LAUSR

Background At present, anti-CD20 monoclonal antibody treatments targeting systemic lupus erythematosus (SLE) are complex, variable, and often have disappointing outcomes. High levels of programmed cell death-1 (PD-1) and its ligands (PD-L1, PD-L2) or CD80/CD86 on B cell surfaces are markers of increased B cell activity. However, their expression levels on CD19 + CD20 +/− B cells and their clinical significance for SLE dynamics have not been carefully investigated. Methods Flow cytometry was used to detect the expression levels of PD-1, PD-L1, PD-L2, CD80, and CD86 on CD19 + CD20 +/− B cells in peripheral blood from SLE patients and healthy controls (HCs). The amount of anti-dsDNA and immunoglobin G (IgG) secreted by CD19 + CD20 +/− B cells was measured by enzyme-linked immunosorbent assay. Results CD19 + CD20 − B cell frequency was significantly higher in SLE patients than in HCs ( P  < 0.001), and was positively correlated with disease activity. In SLE patients, frequencies of PD-1, PD-L1, PD-L2, and CD86 on CD19 + CD20 − B cells were significantly higher than CD19 + CD20 + B cells ( P  ≤ 0.002) and were significantly correlated with individual laboratory and clinically based parameters ( P  < 0.05). In vitro tests, we found that the levels of anti-dsDNA and IgG secreted by CD19 + CD20 − B cells from patients with SLE were significantly higher than the HC group ( P  < 0.05).
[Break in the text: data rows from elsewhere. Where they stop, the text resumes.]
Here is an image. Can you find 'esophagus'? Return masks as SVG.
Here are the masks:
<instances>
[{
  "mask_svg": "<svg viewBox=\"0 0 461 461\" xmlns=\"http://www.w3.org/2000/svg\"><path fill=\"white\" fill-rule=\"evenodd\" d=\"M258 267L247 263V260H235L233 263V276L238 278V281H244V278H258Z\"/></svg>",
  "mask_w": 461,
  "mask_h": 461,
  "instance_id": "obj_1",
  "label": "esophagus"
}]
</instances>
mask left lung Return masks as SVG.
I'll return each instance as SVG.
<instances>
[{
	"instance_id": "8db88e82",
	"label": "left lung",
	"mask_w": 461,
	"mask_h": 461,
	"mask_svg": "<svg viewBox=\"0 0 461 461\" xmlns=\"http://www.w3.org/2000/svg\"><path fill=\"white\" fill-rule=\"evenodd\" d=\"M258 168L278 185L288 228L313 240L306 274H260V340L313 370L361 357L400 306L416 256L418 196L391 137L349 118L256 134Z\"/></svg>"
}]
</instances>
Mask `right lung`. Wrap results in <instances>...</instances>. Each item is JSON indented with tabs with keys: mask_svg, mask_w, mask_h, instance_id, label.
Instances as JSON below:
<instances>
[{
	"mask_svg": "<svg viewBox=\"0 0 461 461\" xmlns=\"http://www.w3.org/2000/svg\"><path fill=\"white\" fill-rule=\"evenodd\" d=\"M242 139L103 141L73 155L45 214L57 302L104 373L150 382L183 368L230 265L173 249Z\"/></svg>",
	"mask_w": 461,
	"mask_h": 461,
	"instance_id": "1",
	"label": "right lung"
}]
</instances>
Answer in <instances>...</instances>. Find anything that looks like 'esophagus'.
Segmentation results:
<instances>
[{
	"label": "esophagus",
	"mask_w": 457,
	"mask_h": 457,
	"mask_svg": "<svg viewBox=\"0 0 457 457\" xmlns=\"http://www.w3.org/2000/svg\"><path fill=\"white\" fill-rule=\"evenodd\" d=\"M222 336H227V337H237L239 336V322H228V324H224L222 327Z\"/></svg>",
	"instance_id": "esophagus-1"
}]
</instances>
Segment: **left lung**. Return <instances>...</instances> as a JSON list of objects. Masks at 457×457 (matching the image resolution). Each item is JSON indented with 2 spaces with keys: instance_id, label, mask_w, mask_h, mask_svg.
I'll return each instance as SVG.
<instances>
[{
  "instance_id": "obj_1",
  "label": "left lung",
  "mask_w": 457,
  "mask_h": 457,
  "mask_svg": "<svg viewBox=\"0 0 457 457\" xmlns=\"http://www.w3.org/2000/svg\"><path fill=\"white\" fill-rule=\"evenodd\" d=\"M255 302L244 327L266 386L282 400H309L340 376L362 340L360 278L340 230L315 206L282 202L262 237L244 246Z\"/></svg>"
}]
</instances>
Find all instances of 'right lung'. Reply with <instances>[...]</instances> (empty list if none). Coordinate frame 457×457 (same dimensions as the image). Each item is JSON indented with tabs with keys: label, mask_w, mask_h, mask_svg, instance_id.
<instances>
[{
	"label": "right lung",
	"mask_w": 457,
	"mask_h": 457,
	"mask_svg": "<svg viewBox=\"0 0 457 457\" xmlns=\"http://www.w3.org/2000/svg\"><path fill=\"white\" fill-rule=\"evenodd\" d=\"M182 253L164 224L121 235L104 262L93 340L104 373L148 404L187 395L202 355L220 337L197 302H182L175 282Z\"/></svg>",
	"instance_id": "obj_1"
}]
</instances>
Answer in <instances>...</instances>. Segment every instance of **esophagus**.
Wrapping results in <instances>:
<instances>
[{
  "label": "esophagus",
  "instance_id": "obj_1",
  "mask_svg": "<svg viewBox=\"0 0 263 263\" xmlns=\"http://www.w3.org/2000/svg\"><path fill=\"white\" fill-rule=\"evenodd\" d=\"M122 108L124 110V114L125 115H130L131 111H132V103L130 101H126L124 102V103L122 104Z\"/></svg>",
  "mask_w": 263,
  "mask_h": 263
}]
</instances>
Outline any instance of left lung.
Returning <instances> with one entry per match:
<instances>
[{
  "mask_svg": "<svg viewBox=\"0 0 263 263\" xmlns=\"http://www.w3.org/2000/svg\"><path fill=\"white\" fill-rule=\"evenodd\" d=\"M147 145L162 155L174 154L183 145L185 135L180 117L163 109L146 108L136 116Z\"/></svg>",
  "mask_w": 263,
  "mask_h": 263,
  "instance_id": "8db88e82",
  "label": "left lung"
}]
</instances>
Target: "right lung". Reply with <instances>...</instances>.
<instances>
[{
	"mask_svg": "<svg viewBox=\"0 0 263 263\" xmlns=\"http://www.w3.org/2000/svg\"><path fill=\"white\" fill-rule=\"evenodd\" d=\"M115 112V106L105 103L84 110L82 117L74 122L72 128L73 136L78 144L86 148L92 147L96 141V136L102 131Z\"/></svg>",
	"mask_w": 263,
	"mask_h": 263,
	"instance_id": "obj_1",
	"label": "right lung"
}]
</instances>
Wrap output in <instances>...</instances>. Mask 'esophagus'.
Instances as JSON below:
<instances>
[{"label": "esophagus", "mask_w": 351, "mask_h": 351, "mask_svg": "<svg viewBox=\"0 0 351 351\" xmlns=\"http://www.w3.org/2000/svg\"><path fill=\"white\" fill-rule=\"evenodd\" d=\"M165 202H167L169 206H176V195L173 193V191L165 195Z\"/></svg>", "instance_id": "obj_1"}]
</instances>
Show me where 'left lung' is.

Conclusions We found abnormal frequency of CD19 + CD20 − B cells and increased expression of surface markers on these cells from SLE patients. And the CD19 + CD20 − B cells had the ability to proliferate and secrete anti-dsDNA and IgG. Additionally, our results suggested that CD19 + CD20 − B cells from SLE patients may be the activated B cells and caused poor efficacy of rituximab. Key Points • CD19 + CD20 − B cell frequencies were significantly higher in SLE patients. • Frequencies of PD-1 and its ligands on CD19 + CD20 − B cells increased significantly in SLE patients. • CD19 + CD20 − B cells in SLE patients had the ability to secrete anti-dsDNA and IgG. • CD19 + CD20 − B cells in SLE patients may be the activated B cells and caused poor efficacy of rituximab.